• [발췌문]:
..............................
L5 How can we use vectors?

  • 한 문장에서 인접한 단어들은 벡터공간에서 유사한 벡터 값을 가진다.
model = tf.keras.Sequenctial([
    # size가 16인 2D array 를 반환 
    tf.keras.layers.Embedding(vocab_size , embedding_dim , input_length = max_length ) ,
    tf.keras.layers.GlobalAveragePooling1D(),
    # tf.keras.layers.Flatten(),
    tf.keras.layers.Dense( 6, activaiton='relu'),
    tf.keras.layers.Dense( 1, activation='sigmoid')
    ])
  • Flatten() 을 사용했을 때 model.summary()

  • GlobalAveragePooling1D() 를 사용했을 때 , model.summary()

GlobalAveragePooling1D() 를 사용했을 때 조금 더 빠르고 간편했다.

  • Flatten() : tensor의 모든 값을 유지하면서 1차원으로 변환
    • overfitting 에 빠질 위험이 있다. 대량의 데이터가 있는 경우에는 좋은 효과를 낼 수 있음
  • GlobalAveragePooling1D() : 각 feature dimension 에 average pooling 적용

L6 More into the details

model compile 하기

model.compile(loss='binary_crossentropy', optimizer='adam', metrices=['accuracy'])
mdoel.summary()

training 하기

  • training 결과를 살펴보면 overfitting 가능성이 있다.
    • 이후 강의에서 overfitting 을 방지하는 방법에 대해 알아볼 것
    • 적은 효과만 기대할 수 있다..!
num_epochs = 10 
model.fit( padded , 
           training_labels_final,
           epochs=num_epochs,
           validation_data = (testing_padded, testing_labels_final) )

Embedding 시각화

e = model.layers[0]
weights = e.get_weights()[0]
print(weights.shape) # shape: (vocab_size, embedding_dim)
# ( 10000 , 16 )
  • 시각화를 위해 word index 뒤집기
out_v = io.open('vecs.tsv', 'w', encoding='utf-8')
out_m = io.open('meta.tsv', 'w', encoding='utf-8')

for word_num in range ( 1, vocab_size ) :
    word = reverse_word_index[word_num]
    embeddings = wights[word_num]
    out_m.write(word + "\n")
    out_v.write('\t'.join([str(x) for x in embeddings]) + "\n")
..............................
• [기록 데이터]:
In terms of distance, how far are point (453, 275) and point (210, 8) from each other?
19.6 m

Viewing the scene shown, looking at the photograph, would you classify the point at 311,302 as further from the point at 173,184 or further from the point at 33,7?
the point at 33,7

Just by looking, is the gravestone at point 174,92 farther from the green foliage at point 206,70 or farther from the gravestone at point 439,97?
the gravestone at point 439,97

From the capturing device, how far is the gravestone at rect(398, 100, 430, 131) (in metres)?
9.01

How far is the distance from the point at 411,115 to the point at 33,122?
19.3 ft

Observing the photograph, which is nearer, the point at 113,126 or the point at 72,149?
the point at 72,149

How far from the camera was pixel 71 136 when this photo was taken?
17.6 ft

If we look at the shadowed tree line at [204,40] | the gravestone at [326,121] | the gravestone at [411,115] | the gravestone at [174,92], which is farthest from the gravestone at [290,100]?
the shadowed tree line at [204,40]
..............................
• [작성 과제]: 발췌문에서 GlobalAveragePooling1D()는 어떤 동작을 한다고 설명합니까?

• [예상 답안]: 각 feature dimension에 average pooling을 적용합니다.